Sanders handles the student-loan default cases that come through the U.S. attorney’s office for the southern half of Ohio. Her office is pursuing about 400 cases.
“We get them because the (federal) Education Department has not been able to collect after many, many attempts,” Sanders said. “If it comes to our office, borrowers have had a lot of chances to pay.”
Defendants fall into two camps: those who don’t pay, and those who can’t, she said.
Usually the loans are years overdue, sometimes as long as 20 years. By that time, a large chunk of the money owed is interest that has accrued and compounded over the years.
In one case filed last year, the defendant owed $160,000, including nearly $25,000 in accrued interest on the 10-year-old loan. On another 10-year-old loan, nearly $40,000 of the $101,000 owed was interest.
If federal lawyers obtain a judgment against a debtor, the government can collect the money in a variety of ways. Wages and savings and checking accounts can be garnisheed, and tax refunds can be diverted, Sanders said. “We have a pretty good rate of collection.”
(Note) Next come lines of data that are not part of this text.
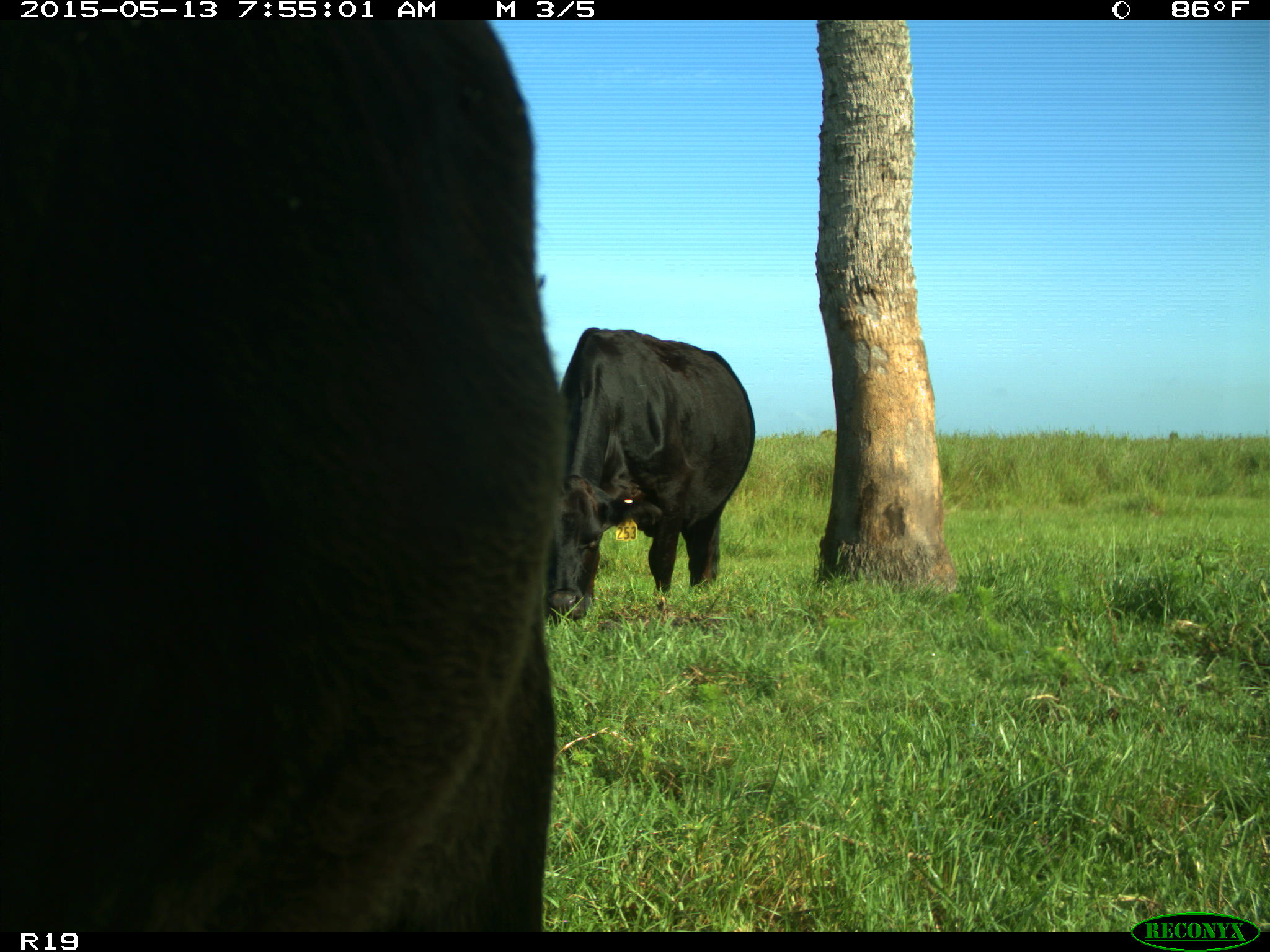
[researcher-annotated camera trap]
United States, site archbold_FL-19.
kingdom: Animalia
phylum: Chordata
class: Mammalia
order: Artiodactyla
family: Bovidae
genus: Bos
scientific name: Bos taurus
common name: domestic cow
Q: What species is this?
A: Bos taurus (domestic cow).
The court also can set up payment plans once a judgment has been made.
Unlike many other types of debt, student loans cannot be dismissed through bankruptcy except in rare situations, said Stephanie Dailey, a Columbus lawyer who specializes in bankruptcies.
“It’s almost impossible to get out of student-loan debt,” Dailey said. A debtor has to have a dire hardship, such as being completely disabled, she said.
About half the people who come to her with financial difficulties have student-loan debt, Dailey said. She advises them to approach the lender and try to get on a payment plan so that interest doesn’t continue to pile up.
“A lot of people will just stick their head in the sand and hope it’ll go away,” she said. “ Instead, they should let the creditor know they’re having trouble paying and ask for help.”
Dailey herself has nearly $100,000 in student-loan debt from law school. She has deferred her loans — postponed paying them with the blessing of the lender — when paychecks were lean. Interest continues to accrue during a deferral, but the lender won’t turn the loan over to collectors.
The number of student-loan defaults that went to federal court rose significantly in the late 1990s as the Justice Department pushed for collection. Nationwide, 1,142 default cases were filed in 1995; that number surged to 24,404 by 2000. But the number has fallen back since then as the Education Department has set up other ways to collect the debts, Sanders said.
At the same time, students are taking on more debt to attend college. In 2010, the average was $25,250, up 5 percent from the previous year, according to a study by the Project on Student Debt. The average in Ohio was $27,713. An estimated $1 trillion in total student loans is outstanding nationwide.
The default rate in 2009, the most-recent data available, was 8.8 percent. That includes borrowers with loan repayments due between Oct. 1, 2008, and Sept. 30, 2009. An estimate of the total amount of loan money in default is not available.
A survey released last week by the National Association of Consumer Bankruptcy Attorneys found that 81 percent of bankruptcy lawyers said the number of potential clients with student-loan debt has increased “significantly” or “somewhat” in the past three or four years.
The association thinks that student-loan debt could create an economic threat to the country as serious as the home-mortgage crisis did in the late 2000s.